**What is needed**
Output every line below exactly.
━━━ Available data
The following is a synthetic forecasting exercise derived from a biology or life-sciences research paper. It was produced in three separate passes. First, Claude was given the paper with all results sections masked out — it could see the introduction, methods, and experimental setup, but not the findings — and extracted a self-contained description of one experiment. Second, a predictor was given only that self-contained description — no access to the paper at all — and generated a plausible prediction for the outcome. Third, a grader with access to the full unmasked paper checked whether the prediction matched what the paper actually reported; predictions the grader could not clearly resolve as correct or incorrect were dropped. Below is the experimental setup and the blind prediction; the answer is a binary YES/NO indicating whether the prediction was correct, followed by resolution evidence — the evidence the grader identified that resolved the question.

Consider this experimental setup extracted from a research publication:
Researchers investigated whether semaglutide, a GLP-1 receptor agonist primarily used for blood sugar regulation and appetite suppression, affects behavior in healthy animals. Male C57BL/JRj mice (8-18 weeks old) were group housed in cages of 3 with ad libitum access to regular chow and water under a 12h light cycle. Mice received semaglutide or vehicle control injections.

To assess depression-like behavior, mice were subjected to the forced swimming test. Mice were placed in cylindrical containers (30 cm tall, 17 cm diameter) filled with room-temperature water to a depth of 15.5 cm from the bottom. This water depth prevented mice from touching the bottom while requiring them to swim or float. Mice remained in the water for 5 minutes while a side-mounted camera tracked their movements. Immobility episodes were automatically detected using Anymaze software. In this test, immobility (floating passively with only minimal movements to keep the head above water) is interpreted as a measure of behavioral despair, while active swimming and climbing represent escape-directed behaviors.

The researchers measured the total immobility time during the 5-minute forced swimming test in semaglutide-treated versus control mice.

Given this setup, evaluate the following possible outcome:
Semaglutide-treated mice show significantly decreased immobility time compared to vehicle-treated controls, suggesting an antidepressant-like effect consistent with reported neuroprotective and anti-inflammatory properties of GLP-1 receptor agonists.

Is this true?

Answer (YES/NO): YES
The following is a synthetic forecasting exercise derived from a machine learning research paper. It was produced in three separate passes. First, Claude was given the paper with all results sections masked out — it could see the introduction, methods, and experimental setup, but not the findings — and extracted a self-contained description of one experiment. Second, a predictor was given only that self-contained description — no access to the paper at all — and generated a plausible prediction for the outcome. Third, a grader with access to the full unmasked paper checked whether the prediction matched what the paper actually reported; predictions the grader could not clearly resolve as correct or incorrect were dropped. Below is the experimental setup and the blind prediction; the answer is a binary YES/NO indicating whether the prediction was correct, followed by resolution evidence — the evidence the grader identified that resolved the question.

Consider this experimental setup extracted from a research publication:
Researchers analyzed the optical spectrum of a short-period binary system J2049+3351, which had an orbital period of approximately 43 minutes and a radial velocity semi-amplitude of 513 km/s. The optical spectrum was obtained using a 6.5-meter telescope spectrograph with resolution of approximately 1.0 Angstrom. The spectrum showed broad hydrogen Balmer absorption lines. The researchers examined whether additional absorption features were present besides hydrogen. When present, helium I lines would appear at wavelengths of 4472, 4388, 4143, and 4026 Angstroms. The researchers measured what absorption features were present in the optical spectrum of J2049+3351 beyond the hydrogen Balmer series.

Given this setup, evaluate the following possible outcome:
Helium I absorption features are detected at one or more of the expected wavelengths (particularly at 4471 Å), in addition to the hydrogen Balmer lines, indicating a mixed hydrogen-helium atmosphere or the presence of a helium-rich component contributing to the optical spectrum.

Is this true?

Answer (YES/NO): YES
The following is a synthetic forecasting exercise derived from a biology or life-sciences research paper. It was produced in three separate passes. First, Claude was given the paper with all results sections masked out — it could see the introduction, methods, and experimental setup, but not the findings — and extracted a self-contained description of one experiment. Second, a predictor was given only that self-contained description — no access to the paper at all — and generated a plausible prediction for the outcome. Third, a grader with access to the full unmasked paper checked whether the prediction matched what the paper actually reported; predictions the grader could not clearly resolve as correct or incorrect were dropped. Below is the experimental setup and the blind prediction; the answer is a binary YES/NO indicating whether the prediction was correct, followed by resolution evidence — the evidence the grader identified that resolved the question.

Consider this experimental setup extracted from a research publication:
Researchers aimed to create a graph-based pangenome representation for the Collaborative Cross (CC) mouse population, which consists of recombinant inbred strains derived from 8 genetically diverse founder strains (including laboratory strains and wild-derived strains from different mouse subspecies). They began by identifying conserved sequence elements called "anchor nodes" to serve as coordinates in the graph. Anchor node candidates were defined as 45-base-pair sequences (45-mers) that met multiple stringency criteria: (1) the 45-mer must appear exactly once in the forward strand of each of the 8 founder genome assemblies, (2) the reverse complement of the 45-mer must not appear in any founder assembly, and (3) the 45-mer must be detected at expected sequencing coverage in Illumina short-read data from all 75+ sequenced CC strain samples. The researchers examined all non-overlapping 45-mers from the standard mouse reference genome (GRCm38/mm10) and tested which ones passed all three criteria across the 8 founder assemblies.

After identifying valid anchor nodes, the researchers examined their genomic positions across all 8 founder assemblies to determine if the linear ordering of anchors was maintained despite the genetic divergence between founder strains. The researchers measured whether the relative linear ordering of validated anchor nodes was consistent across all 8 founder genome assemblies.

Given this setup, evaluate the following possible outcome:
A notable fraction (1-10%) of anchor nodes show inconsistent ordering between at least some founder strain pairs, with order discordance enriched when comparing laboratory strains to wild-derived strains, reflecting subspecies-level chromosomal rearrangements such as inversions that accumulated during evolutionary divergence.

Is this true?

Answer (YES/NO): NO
━━━━━━
**Expected output**
The following is a synthetic forecasting exercise derived from a biology or life-sciences research paper. It was produced in three separate passes. First, Claude was given the paper with all results sections masked out — it could see the introduction, methods, and experimental setup, but not the findings — and extracted a self-contained description of one experiment. Second, a predictor was given only that self-contained description — no access to the paper at all — and generated a plausible prediction for the outcome. Third, a grader with access to the full unmasked paper checked whether the prediction matched what the paper actually reported; predictions the grader could not clearly resolve as correct or incorrect were dropped. Below is the experimental setup and the blind prediction; the answer is a binary YES/NO indicating whether the prediction was correct, followed by resolution evidence — the evidence the grader identified that resolved the question.

Consider this experimental setup extracted from a research publication:
Researchers investigated whether semaglutide, a GLP-1 receptor agonist primarily used for blood sugar regulation and appetite suppression, affects behavior in healthy animals. Male C57BL/JRj mice (8-18 weeks old) were group housed in cages of 3 with ad libitum access to regular chow and water under a 12h light cycle. Mice received semaglutide or vehicle control injections.

To assess depression-like behavior, mice were subjected to the forced swimming test. Mice were placed in cylindrical containers (30 cm tall, 17 cm diameter) filled with room-temperature water to a depth of 15.5 cm from the bottom. This water depth prevented mice from touching the bottom while requiring them to swim or float. Mice remained in the water for 5 minutes while a side-mounted camera tracked their movements. Immobility episodes were automatically detected using Anymaze software. In this test, immobility (floating passively with only minimal movements to keep the head above water) is interpreted as a measure of behavioral despair, while active swimming and climbing represent escape-directed behaviors.

The researchers measured the total immobility time during the 5-minute forced swimming test in semaglutide-treated versus control mice.

Given this setup, evaluate the following possible outcome:
Semaglutide-treated mice show significantly decreased immobility time compared to vehicle-treated controls, suggesting an antidepressant-like effect consistent with reported neuroprotective and anti-inflammatory properties of GLP-1 receptor agonists.

Is this true?

Answer (YES/NO): YES
The following is a synthetic forecasting exercise derived from a machine learning research paper. It was produced in three separate passes. First, Claude was given the paper with all results sections masked out — it could see the introduction, methods, and experimental setup, but not the findings — and extracted a self-contained description of one experiment. Second, a predictor was given only that self-contained description — no access to the paper at all — and generated a plausible prediction for the outcome. Third, a grader with access to the full unmasked paper checked whether the prediction matched what the paper actually reported; predictions the grader could not clearly resolve as correct or incorrect were dropped. Below is the experimental setup and the blind prediction; the answer is a binary YES/NO indicating whether the prediction was correct, followed by resolution evidence — the evidence the grader identified that resolved the question.

Consider this experimental setup extracted from a research publication:
Researchers analyzed the optical spectrum of a short-period binary system J2049+3351, which had an orbital period of approximately 43 minutes and a radial velocity semi-amplitude of 513 km/s. The optical spectrum was obtained using a 6.5-meter telescope spectrograph with resolution of approximately 1.0 Angstrom. The spectrum showed broad hydrogen Balmer absorption lines. The researchers examined whether additional absorption features were present besides hydrogen. When present, helium I lines would appear at wavelengths of 4472, 4388, 4143, and 4026 Angstroms. The researchers measured what absorption features were present in the optical spectrum of J2049+3351 beyond the hydrogen Balmer series.

Given this setup, evaluate the following possible outcome:
Helium I absorption features are detected at one or more of the expected wavelengths (particularly at 4471 Å), in addition to the hydrogen Balmer lines, indicating a mixed hydrogen-helium atmosphere or the presence of a helium-rich component contributing to the optical spectrum.

Is this true?

Answer (YES/NO): YES
The following is a synthetic forecasting exercise derived from a biology or life-sciences research paper. It was produced in three separate passes. First, Claude was given the paper with all results sections masked out — it could see the introduction, methods, and experimental setup, but not the findings — and extracted a self-contained description of one experiment. Second, a predictor was given only that self-contained description — no access to the paper at all — and generated a plausible prediction for the outcome. Third, a grader with access to the full unmasked paper checked whether the prediction matched what the paper actually reported; predictions the grader could not clearly resolve as correct or incorrect were dropped. Below is the experimental setup and the blind prediction; the answer is a binary YES/NO indicating whether the prediction was correct, followed by resolution evidence — the evidence the grader identified that resolved the question.

Consider this experimental setup extracted from a research publication:
Researchers aimed to create a graph-based pangenome representation for the Collaborative Cross (CC) mouse population, which consists of recombinant inbred strains derived from 8 genetically diverse founder strains (including laboratory strains and wild-derived strains from different mouse subspecies). They began by identifying conserved sequence elements called "anchor nodes" to serve as coordinates in the graph. Anchor node candidates were defined as 45-base-pair sequences (45-mers) that met multiple stringency criteria: (1) the 45-mer must appear exactly once in the forward strand of each of the 8 founder genome assemblies, (2) the reverse complement of the 45-mer must not appear in any founder assembly, and (3) the 45-mer must be detected at expected sequencing coverage in Illumina short-read data from all 75+ sequenced CC strain samples. The researchers examined all non-overlapping 45-mers from the standard mouse reference genome (GRCm38/mm10) and tested which ones passed all three criteria across the 8 founder assemblies.

After identifying valid anchor nodes, the researchers examined their genomic positions across all 8 founder assemblies to determine if the linear ordering of anchors was maintained despite the genetic divergence between founder strains. The researchers measured whether the relative linear ordering of validated anchor nodes was consistent across all 8 founder genome assemblies.

Given this setup, evaluate the following possible outcome:
A notable fraction (1-10%) of anchor nodes show inconsistent ordering between at least some founder strain pairs, with order discordance enriched when comparing laboratory strains to wild-derived strains, reflecting subspecies-level chromosomal rearrangements such as inversions that accumulated during evolutionary divergence.

Is this true?

Answer (YES/NO): NO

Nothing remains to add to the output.